Regression tests fail with musl libc because libpq.so can't be loaded

From: Wolfgang Walther <walther(at)technowledgy(dot)de>
To: PostgreSQL Bugs <pgsql-bugs(at)lists(dot)postgresql(dot)org>
Subject: Regression tests fail with musl libc because libpq.so can't be loaded
Date: 2024-03-16 12:38:48
Message-ID: fddd1cd6-dc16-40a2-9eb5-d7fef2101488@technowledgy.de
Views: Raw Message | Whole Thread | Download mbox | Resend email
Thread:
Lists: pgsql-bugs pgsql-hackers

Running the regression tests when building with musl libc fails, with
errors like the following:

ERROR: could not load library
"<builddir>/tmp_install/usr/lib/postgresql/libpqwalreceiver.so": Error
loading shared library libpq.so.5: No such file or directory (needed by
<builddir>/tmp_install/usr/lib/postgresql/libpqwalreceiver.so)

This was observed in Alpine Linux [1] and nixpkgs [2] a few years ago. I
now looked at this a bit and this is what happens:

- The temporary install location is set via LD_LIBRARY_PATH in the
regression tests, so that postgres can find those libs.

- All tests which load an extension / shared module via dlopen() fail,
when the loaded library in turn depends on another library in
tmp_install - I think in practice it's libpq.so all the time.

- LD_LIBRARY_PATH is used correctly to look for the direct dependency
loaded in dlopen(...), but is not taken into account anymore when trying
to locate libpq.so. This step only fails with musl, but works fine with
glibc.

I can reproduce this with a simple Dockerfile (attached), which uses the
library/postgres-alpine image, moves libpq.so to a different folder and
points LD_LIBRARY_PATH at it. Build and run the dockerfile like this:

docker build . -t pg-musl && docker run --rm pg-musl

This Dockerfile can easily be adjusted to work with the debian image -
which shows that doing the same with glibc works just fine.

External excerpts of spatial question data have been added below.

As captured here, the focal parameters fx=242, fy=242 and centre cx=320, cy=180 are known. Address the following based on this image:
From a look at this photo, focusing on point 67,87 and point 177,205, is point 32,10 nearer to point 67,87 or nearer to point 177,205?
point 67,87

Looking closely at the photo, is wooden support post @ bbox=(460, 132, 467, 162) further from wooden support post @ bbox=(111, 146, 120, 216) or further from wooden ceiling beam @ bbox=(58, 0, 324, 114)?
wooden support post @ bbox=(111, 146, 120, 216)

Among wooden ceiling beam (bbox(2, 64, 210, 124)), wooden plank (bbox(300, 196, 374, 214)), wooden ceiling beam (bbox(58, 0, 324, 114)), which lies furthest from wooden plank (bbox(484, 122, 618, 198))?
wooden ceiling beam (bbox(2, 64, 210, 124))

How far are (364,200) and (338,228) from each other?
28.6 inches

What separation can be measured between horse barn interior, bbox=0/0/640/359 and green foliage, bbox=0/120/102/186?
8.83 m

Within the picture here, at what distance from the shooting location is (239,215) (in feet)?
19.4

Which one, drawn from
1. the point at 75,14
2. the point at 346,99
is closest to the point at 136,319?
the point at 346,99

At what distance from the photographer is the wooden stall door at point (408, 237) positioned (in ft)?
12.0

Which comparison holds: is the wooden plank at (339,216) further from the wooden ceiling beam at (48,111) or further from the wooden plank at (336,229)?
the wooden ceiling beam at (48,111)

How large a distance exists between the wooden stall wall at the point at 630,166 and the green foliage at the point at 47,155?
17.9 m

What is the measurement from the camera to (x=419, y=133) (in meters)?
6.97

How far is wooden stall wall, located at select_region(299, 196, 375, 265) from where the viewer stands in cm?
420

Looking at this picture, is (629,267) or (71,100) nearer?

Even though this originated in "just" the regression tests, I'm filing
this as a bug, because:
- The docs explicitly mention LD_LIBRARY_PATH support to point at a
different /lib folder in [3].
- This can clearly break outside the test-suite as shown with the
Dockerfile.

I tried a few more things:
- When I add an /etc/ld-musl-$(ARCH).path file and add the path to
libpq.so's libdir to it, libpq.so can be found.
- When I add the path to libpq.so as an rpath to the postgres binary,
libpq.so can be found.

Both is not surprising, but just confirms musl-ld actually works as
expected. It's just LD_LIBRARY_PATH that seems to not be passed on.

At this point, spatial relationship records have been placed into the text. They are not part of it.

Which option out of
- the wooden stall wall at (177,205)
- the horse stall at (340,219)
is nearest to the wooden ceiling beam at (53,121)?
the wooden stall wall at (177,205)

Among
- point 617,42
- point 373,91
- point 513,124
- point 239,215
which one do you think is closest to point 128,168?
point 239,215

To rule out a musl bug, I also put together a very simple test-case of
an executable loading liba with dlopen(), which depends on libb and then
constructing the same scenario with LD_LIBRARY_PATH. This works fine
when compiled with glibc and musl, too. Thus, I believe the problem to
be somewhere in how postgres loads those libraries.

Best,

Wolfgang

[1]:
https://github.com/alpinelinux/aports/commit/d67ceb66a1ca9e1899071c9ef09fffba29fa0417#diff-2bd25b5172fc52319de1b09086ac0db6314d2e9fa73497979f5198f8caaec1b9

[2]:
https://github.com/NixOS/nixpkgs/commit/09ffd722072291f00f2a54d7404eb568a15e562a

[3]: https://www.postgresql.org/docs/current/install-post.html

Attachment Content-Type Size
Dockerfile text/plain 369 bytes

Responses

Browse pgsql-bugs by date

  From Date Subject
Next Message Tom Lane 2024-03-16 14:24:43 Re: Regression tests fail with musl libc because libpq.so can't be loaded
Previous Message Amit Kapila 2024-03-16 11:51:59 Re: Re:RE: Re:BUG #18369: logical decoding core on AssertTXNLsnOrder()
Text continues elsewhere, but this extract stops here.